**TASK BRIEF:**
Copy out all of the data below, switching every instance of "brick detail around window" to "brick trim around window" and leaving everything else untouched.

**LISTED ENTRIES:**
--- START ---
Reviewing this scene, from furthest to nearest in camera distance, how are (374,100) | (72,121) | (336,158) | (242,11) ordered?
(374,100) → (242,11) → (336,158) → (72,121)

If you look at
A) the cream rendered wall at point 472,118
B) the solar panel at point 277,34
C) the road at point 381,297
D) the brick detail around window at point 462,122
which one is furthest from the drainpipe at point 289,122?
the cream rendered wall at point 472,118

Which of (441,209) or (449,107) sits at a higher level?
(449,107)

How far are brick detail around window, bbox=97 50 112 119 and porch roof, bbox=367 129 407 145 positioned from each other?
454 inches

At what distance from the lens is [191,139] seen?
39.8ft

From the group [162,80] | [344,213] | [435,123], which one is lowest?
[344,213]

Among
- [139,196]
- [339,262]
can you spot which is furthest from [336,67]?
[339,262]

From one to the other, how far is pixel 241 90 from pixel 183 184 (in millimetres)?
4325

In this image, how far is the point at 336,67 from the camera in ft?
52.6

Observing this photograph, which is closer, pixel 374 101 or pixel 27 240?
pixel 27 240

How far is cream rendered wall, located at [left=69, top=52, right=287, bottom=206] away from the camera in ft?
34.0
--- END ---
**OUTPUT FOR THIS TASK:**
Reviewing this scene, from furthest to nearest in camera distance, how are (374,100) | (72,121) | (336,158) | (242,11) ordered?
(374,100) → (242,11) → (336,158) → (72,121)

If you look at
A) the cream rendered wall at point 472,118
B) the solar panel at point 277,34
C) the road at point 381,297
D) the brick trim around window at point 462,122
which one is furthest from the drainpipe at point 289,122?
the cream rendered wall at point 472,118

Which of (441,209) or (449,107) sits at a higher level?
(449,107)

How far are brick trim around window, bbox=97 50 112 119 and porch roof, bbox=367 129 407 145 positioned from each other?
454 inches

At what distance from the lens is [191,139] seen?
39.8ft

From the group [162,80] | [344,213] | [435,123], which one is lowest?
[344,213]

Among
- [139,196]
- [339,262]
can you spot which is furthest from [336,67]?
[339,262]

From one to the other, how far is pixel 241 90 from pixel 183 184 (in millimetres)?
4325

In this image, how far is the point at 336,67 from the camera in ft?
52.6

Observing this photograph, which is closer, pixel 374 101 or pixel 27 240?
pixel 27 240

How far is cream rendered wall, located at [left=69, top=52, right=287, bottom=206] away from the camera in ft?
34.0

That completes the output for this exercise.